Peter Benedetti never planned to make a deck of tarot cards. Instead, you might argue, the cards found him.

“It’s not something I would normally do,” says the Brooklyn-based artist, who points to the abstract expressionist influence on the style of his inventive drawings and paintings.

But a few years ago, during his daily research and quest for inspiration, he came across a tarot card.

“I only expected to do one, but I wound up putting it out into the world and people responded,” he says. “I got obsessed and did the whole deck.”

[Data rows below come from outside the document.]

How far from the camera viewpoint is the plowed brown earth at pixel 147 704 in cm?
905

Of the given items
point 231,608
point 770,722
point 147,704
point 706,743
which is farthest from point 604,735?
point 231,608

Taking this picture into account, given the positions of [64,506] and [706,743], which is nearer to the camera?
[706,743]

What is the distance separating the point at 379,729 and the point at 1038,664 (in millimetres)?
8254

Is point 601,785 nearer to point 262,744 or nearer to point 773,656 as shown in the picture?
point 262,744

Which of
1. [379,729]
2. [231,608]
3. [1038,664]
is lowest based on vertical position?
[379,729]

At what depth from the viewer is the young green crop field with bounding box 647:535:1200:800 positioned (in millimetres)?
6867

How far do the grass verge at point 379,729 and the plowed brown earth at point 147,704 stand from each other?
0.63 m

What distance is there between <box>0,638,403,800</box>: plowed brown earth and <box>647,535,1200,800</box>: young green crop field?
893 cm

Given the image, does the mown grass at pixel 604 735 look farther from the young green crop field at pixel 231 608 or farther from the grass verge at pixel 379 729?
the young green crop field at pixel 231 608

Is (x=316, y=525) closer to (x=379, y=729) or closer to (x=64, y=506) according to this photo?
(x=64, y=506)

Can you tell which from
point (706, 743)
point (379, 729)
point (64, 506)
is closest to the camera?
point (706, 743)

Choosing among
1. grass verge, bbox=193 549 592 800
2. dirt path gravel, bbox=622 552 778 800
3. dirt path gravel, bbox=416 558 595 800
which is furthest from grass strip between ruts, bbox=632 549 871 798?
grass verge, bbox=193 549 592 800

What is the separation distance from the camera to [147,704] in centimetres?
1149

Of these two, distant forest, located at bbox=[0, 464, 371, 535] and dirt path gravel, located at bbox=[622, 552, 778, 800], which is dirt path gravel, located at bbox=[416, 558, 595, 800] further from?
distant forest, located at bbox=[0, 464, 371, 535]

“A normal deck has 78 cards, and mine has 80 cards. Those extra two are wild cards that don’t mean anything. They just throw the viewer off,” he says. “People have described them as dark but whimsical.”

Allowing subconscious impulse to drive is a hallmark of Benedetti’s work. “I create a lot of different things. It’s fluid, stream of consciousness work,” he says. “When you’re doing this kind of art, you’re reacting. You react to what’s happening on the canvas and the paper. You may have an idea but it evolves into something else.”

For example, he came across a trove of drawings done by his girlfriend when she was just a child. She planned to throw them away.

“I thought they were amazing and wanted to collaborate with them,” he explains. “The innocence but evolved-ness [of child drawings] speak to me in the same way abstract expression does.”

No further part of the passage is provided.